[EXERCISE DETAILS]
Print verbatim the lines of the entries from the one containing "Is (393,177) closer" to the last, inclusive, and no others.

[DATASET]
....
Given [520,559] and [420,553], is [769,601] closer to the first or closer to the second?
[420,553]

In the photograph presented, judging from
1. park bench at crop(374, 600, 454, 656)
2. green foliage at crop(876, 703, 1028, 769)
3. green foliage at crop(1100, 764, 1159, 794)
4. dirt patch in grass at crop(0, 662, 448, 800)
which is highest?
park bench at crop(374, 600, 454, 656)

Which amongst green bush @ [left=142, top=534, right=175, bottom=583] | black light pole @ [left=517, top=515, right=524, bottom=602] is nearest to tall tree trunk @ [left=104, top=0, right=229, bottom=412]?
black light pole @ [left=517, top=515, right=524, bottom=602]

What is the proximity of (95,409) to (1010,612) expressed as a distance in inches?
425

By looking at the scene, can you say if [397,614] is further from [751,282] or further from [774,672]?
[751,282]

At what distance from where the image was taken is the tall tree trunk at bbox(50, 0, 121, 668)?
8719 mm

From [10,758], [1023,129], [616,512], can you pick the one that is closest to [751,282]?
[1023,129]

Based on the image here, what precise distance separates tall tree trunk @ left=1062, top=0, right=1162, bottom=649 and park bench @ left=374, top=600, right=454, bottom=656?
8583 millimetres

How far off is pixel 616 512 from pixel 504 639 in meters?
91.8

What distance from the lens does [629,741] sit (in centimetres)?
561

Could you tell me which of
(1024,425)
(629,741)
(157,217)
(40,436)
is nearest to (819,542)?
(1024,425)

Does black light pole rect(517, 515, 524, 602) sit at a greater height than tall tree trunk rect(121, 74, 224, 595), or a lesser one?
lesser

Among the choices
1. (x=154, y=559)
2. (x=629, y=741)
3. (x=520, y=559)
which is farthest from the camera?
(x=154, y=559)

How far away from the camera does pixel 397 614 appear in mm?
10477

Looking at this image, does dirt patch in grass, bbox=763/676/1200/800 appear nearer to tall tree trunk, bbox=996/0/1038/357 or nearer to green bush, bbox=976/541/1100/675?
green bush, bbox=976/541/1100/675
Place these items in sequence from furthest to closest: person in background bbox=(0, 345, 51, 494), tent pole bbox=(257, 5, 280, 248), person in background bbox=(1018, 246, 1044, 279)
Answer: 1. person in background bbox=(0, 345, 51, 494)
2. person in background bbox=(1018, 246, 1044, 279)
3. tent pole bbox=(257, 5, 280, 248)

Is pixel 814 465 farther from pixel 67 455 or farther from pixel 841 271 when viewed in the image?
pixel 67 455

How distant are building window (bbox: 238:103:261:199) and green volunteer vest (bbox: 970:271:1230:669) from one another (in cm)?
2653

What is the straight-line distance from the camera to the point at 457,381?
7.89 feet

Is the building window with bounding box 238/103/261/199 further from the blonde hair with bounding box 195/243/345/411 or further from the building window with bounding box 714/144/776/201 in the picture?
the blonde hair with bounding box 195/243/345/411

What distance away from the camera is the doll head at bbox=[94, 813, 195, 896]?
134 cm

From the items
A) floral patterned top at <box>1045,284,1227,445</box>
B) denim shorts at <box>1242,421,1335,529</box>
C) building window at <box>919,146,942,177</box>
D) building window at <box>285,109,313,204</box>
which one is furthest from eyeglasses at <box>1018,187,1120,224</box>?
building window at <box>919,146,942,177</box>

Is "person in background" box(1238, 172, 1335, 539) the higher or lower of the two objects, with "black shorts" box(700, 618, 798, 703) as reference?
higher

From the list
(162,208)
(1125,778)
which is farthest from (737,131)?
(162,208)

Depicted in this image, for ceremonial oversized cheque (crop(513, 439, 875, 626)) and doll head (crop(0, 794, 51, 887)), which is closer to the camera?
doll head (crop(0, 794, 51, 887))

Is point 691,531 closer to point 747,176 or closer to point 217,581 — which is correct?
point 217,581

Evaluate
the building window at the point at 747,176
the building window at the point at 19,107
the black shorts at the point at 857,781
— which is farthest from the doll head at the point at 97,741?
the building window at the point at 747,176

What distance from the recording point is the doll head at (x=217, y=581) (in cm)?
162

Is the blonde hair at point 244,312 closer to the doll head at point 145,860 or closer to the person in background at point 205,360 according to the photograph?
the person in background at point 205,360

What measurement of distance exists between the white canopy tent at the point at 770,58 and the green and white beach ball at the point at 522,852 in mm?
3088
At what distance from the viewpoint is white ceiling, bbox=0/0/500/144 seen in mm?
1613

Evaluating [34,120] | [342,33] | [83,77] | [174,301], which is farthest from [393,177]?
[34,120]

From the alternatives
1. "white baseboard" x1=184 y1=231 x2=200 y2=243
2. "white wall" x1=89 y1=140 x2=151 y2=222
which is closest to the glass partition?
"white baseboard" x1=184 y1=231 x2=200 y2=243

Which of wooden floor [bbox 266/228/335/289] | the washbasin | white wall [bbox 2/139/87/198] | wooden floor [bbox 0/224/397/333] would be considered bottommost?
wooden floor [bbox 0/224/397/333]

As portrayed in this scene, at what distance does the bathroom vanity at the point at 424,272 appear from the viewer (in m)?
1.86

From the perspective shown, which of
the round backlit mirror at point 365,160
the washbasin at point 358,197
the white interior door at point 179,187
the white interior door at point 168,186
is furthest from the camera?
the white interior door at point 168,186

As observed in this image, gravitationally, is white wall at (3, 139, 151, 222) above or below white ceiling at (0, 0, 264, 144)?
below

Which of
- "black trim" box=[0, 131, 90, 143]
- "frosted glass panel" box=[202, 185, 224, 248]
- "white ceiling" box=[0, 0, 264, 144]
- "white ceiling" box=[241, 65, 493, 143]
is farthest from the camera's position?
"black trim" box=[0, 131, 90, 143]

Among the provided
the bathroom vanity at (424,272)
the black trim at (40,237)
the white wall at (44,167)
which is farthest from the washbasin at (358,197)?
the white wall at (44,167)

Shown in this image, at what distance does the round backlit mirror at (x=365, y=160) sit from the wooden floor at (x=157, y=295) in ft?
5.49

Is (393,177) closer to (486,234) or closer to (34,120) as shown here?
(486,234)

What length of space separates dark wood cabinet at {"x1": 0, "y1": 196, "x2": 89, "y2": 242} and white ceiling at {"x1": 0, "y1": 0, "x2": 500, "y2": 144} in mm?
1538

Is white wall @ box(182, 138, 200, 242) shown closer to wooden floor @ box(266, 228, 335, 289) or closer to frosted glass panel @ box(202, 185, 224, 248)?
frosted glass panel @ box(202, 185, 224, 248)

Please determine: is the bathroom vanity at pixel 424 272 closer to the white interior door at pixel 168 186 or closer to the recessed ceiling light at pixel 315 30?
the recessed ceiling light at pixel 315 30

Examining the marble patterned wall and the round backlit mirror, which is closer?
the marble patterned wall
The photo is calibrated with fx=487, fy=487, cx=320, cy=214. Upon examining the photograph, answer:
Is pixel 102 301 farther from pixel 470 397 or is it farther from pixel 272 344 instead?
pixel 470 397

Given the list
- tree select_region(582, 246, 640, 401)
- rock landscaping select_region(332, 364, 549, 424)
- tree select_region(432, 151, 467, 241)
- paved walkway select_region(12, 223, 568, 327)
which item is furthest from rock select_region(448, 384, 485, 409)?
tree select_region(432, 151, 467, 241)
....
[TASK OUTPUT]
Is (393,177) closer to (486,234) or closer to (34,120) as shown here?
(486,234)

What length of space separates dark wood cabinet at {"x1": 0, "y1": 196, "x2": 89, "y2": 242} and white ceiling at {"x1": 0, "y1": 0, "x2": 500, "y2": 144} in mm?
1538

Is white wall @ box(182, 138, 200, 242) shown closer to wooden floor @ box(266, 228, 335, 289) or closer to frosted glass panel @ box(202, 185, 224, 248)?
frosted glass panel @ box(202, 185, 224, 248)

Please determine: is the bathroom vanity at pixel 424 272 closer to the white interior door at pixel 168 186 or closer to the recessed ceiling light at pixel 315 30?
the recessed ceiling light at pixel 315 30

Examining the marble patterned wall and the round backlit mirror, which is closer?
the marble patterned wall
The photo is calibrated with fx=487, fy=487, cx=320, cy=214. Upon examining the photograph, answer:
Is pixel 102 301 farther from pixel 470 397 or is it farther from pixel 272 344 instead?
pixel 470 397

Given the list
- tree select_region(582, 246, 640, 401)
- rock landscaping select_region(332, 364, 549, 424)
- tree select_region(432, 151, 467, 241)
- paved walkway select_region(12, 223, 568, 327)
which item is furthest from rock select_region(448, 384, 485, 409)?
tree select_region(432, 151, 467, 241)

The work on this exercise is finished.